The frank quality of Pintupi ontology can prove confronting, and any cross-cultural embarrassment experienced by non-Aboriginal people provides a source of great amusement for some Pintupi artists. Watuma and his countryman Uta Uta for instance, enjoyed regaling visitors with the story of an old man, Yina, and his illicit encounter with his mother-in- law at Umari. The bold iconography of Moon Love Dreaming of Man & Woman is, I contend, both a well-considered assertion of cultural difference, and an expression of shared humanity.[4]


The distillation of narrative elements into clear-cut forms is typical of Watuma’s early paintings, as he discovered his metier while displaying an idiosyncratic economy of style. The visceral materiality of this boldly drawn coupling, each ‘personage’ with its distinctive physiognomy, is typical of Charlie Tarawa’s art. He imbues the copulating pair in Moon Love Dreaming of Man & Woman with autonomous life, and in doing so exhibits bravado equivalent to the most brazen artworks by the European surrealists Joan Miro and Jean Arp.


John Kean

 

1 Philip Batty, ‘Primitive Blacks Face White Man’s Laws: The 1932 Anthropological Expedition to Mt. Liebig, Central Australia’, in Joshua A. Bell, Alison K. Brown and Robert J. Gordon (eds.), Recreating First Contact: Expeditions, Anthropology, and Popular Culture, Washington, D.C.: Smithsonian Institution Scholarly Press, 2013, pp. 197-214.

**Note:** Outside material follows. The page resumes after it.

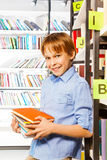 Schoolboy stands and holds books in library Stock Photo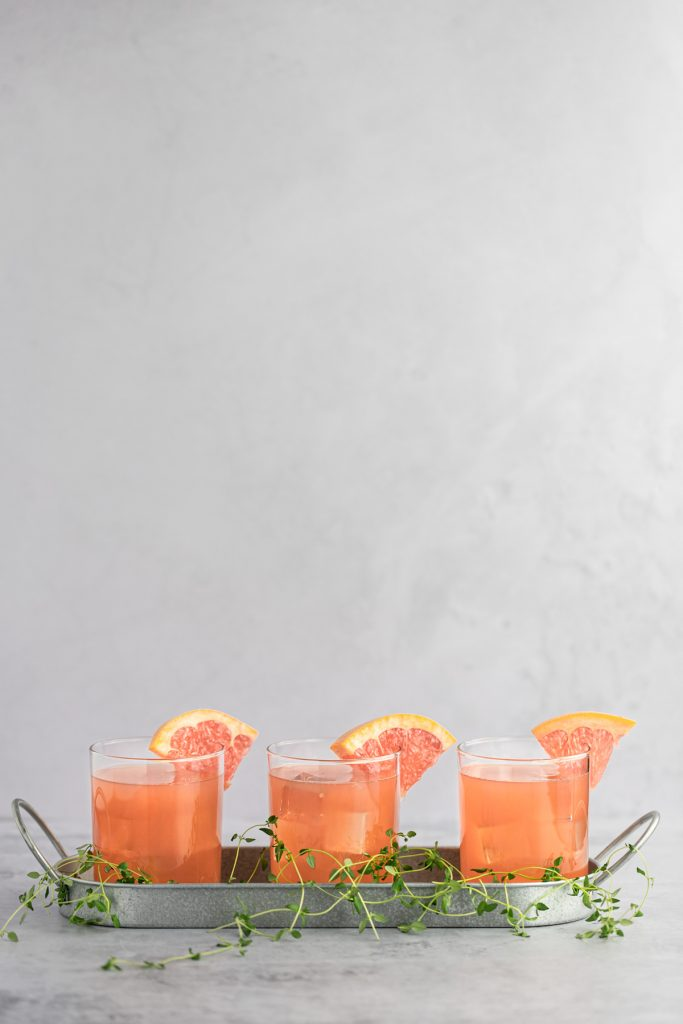 Three grapefruit cocktails beside each other in a metal tray, with fresh thyme scattered at the bottom.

2 Vivien Johnson, Lives of the Papunya Tula Artists, Alice Springs: IAD Press, 2008, pp. 56-57.

3 Vivien Johnson, 'The intelligence of Pintupi painting' in Roger Benjamin and Andrew Weislogel (eds.), Icons of the Desert: Early Aboriginal Paintings from Papunya, New York: Cornell University Press, 2009, pp. 65-69.

4 For a comparable examination of levels of meaning in Charlie Tarawa’s painting, see Johnson, 2009, pp. 68-69.